Les sénatrices et sénateurs du groupe Socialiste, Écologiste et Républicain (SER) ont décidé d’exercer leur droit de tirage en vue de constituer une commission d’enquête sur le scandale des pratiques des industriels des eaux en bouteille.
Depuis plusieurs mois, le groupe SER s’est fortement mobilisé autour de l’affaire dite « Nestlé Waters », alors que les révélations de presse se sont multipliées, ouvrant de nouveaux chapitres dans le scandale qui concerne le secteur des eaux en bouteille.
Tout a commencé par une vaste tromperie commerciale. Un rapport de l’IGAS, daté de janvier 2024, révélait qu’au moins 30 % des marques françaises avaient, durant plusieurs décennies, utilisé des procédés de traitement non conformes à la réglementation applicable aux eaux minérales. Ces eaux subissent des traitements similaires à ceux de l’eau du robinet, dont le prix est de 100 à 200 fois inférieur à celui de l’eau embouteillée.

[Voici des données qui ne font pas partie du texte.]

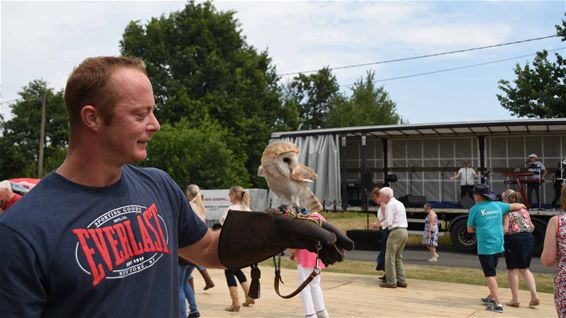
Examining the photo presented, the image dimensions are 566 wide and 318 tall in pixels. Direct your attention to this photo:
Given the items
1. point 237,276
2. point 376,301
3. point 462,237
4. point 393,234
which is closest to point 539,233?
point 462,237

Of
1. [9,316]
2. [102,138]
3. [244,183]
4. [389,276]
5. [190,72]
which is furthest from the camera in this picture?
[190,72]

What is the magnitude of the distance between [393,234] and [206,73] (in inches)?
1089

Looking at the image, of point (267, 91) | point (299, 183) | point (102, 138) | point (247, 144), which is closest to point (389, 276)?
point (299, 183)

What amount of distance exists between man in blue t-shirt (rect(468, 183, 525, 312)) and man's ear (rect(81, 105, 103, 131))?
24.0 feet

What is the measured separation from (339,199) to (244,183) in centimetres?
1735

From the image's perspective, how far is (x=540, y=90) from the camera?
861 inches

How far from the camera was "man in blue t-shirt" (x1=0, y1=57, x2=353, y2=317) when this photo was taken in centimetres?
169

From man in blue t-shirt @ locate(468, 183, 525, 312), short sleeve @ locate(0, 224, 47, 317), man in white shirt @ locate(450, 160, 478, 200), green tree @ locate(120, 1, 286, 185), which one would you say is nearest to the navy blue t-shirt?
short sleeve @ locate(0, 224, 47, 317)

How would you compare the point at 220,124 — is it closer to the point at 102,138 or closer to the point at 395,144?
the point at 395,144

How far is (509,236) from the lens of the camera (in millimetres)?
8508

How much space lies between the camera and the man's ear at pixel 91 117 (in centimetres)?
190

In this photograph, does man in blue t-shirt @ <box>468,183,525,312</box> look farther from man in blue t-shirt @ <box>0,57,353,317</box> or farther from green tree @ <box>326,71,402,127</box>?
green tree @ <box>326,71,402,127</box>

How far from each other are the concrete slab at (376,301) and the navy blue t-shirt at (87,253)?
626 centimetres

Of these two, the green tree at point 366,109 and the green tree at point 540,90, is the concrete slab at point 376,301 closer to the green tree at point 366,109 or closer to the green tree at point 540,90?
the green tree at point 540,90
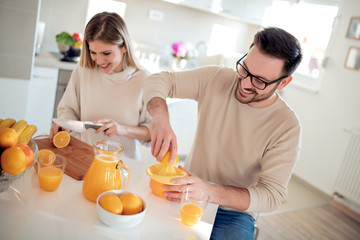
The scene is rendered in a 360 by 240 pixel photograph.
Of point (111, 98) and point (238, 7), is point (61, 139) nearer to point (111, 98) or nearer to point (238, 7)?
point (111, 98)

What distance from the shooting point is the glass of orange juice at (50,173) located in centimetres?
98

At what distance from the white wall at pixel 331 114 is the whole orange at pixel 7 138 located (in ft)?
9.95

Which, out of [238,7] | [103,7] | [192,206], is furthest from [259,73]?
[238,7]

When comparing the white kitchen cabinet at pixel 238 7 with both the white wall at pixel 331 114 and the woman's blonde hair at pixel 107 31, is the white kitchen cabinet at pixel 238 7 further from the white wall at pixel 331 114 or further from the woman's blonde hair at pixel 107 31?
the woman's blonde hair at pixel 107 31

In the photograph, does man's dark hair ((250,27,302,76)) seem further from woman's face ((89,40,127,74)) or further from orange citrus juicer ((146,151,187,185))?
woman's face ((89,40,127,74))

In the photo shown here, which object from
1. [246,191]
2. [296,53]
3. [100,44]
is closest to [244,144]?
[246,191]

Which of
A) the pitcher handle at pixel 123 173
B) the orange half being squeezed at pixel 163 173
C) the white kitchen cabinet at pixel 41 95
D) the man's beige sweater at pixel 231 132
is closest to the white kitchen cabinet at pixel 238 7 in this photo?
the white kitchen cabinet at pixel 41 95

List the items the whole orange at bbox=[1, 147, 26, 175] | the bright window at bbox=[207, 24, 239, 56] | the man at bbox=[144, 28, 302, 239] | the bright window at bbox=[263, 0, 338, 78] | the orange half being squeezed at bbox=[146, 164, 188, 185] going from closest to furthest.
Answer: the whole orange at bbox=[1, 147, 26, 175], the orange half being squeezed at bbox=[146, 164, 188, 185], the man at bbox=[144, 28, 302, 239], the bright window at bbox=[263, 0, 338, 78], the bright window at bbox=[207, 24, 239, 56]

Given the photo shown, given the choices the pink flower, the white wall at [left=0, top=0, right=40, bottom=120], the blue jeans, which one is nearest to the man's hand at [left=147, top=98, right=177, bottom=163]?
the blue jeans

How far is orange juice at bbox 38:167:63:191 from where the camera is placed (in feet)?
3.21

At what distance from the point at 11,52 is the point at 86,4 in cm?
100

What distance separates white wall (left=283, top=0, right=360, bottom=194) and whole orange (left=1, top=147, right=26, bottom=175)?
3.03 meters

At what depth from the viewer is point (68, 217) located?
2.96 feet

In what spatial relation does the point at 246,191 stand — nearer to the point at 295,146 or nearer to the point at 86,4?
the point at 295,146
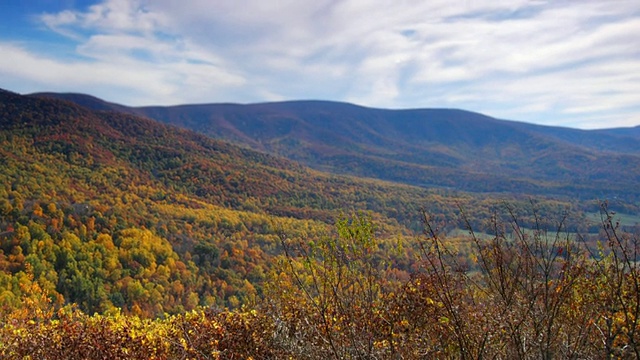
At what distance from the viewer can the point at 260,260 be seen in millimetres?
53438

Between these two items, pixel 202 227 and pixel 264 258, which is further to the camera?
pixel 202 227

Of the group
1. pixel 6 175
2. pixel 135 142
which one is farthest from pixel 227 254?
pixel 135 142

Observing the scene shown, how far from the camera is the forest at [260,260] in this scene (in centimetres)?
541

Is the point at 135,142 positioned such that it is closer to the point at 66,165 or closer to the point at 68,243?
the point at 66,165

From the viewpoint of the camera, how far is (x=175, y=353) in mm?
7605

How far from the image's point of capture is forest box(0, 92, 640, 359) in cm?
541

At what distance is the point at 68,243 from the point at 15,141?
54.7m

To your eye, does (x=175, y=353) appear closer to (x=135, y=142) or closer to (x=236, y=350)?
(x=236, y=350)

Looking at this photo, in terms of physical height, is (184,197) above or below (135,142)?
below

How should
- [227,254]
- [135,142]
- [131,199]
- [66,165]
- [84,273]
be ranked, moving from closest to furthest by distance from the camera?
[84,273], [227,254], [131,199], [66,165], [135,142]

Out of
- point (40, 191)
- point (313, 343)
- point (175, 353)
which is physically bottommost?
point (40, 191)

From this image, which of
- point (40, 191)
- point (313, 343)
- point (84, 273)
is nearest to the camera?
point (313, 343)

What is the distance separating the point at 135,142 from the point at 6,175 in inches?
2011

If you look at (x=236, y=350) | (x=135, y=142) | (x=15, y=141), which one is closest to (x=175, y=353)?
(x=236, y=350)
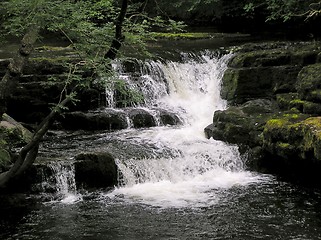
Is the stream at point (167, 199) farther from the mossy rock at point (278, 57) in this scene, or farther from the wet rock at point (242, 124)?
the mossy rock at point (278, 57)

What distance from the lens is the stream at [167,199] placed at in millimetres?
7340

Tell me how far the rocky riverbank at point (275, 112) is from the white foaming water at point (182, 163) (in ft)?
1.54

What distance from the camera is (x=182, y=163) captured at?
10.4 meters

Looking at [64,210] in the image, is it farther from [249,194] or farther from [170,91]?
[170,91]

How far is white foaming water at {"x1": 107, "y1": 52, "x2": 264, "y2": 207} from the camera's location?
9.07 m

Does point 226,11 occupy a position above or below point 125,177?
above

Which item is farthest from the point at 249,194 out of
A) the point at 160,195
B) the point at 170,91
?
the point at 170,91

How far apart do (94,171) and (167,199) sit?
1.70m

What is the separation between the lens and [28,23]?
585cm

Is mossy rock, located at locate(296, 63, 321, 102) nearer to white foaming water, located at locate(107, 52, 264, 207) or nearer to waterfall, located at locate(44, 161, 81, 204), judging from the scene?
white foaming water, located at locate(107, 52, 264, 207)

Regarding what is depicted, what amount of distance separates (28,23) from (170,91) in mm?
9521

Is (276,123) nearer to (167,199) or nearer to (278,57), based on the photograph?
(167,199)

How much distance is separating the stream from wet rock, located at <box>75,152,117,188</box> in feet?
0.58

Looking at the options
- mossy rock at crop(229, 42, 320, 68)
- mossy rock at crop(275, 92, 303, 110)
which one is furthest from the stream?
mossy rock at crop(229, 42, 320, 68)
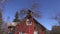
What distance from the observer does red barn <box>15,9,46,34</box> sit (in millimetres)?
29891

La question sanitaire s’est ensuite imposée. Une note de l’ANSES, adressée au Gouvernement en novembre 2023, signalait que la qualité des eaux commercialisées par Nestlé Waters n’était pas garantie. Des matières fécales avaient été retrouvées dans plusieurs prélèvements. Suite à ces révélations, la marque Perrier a retiré de la vente 2 millions de bouteilles.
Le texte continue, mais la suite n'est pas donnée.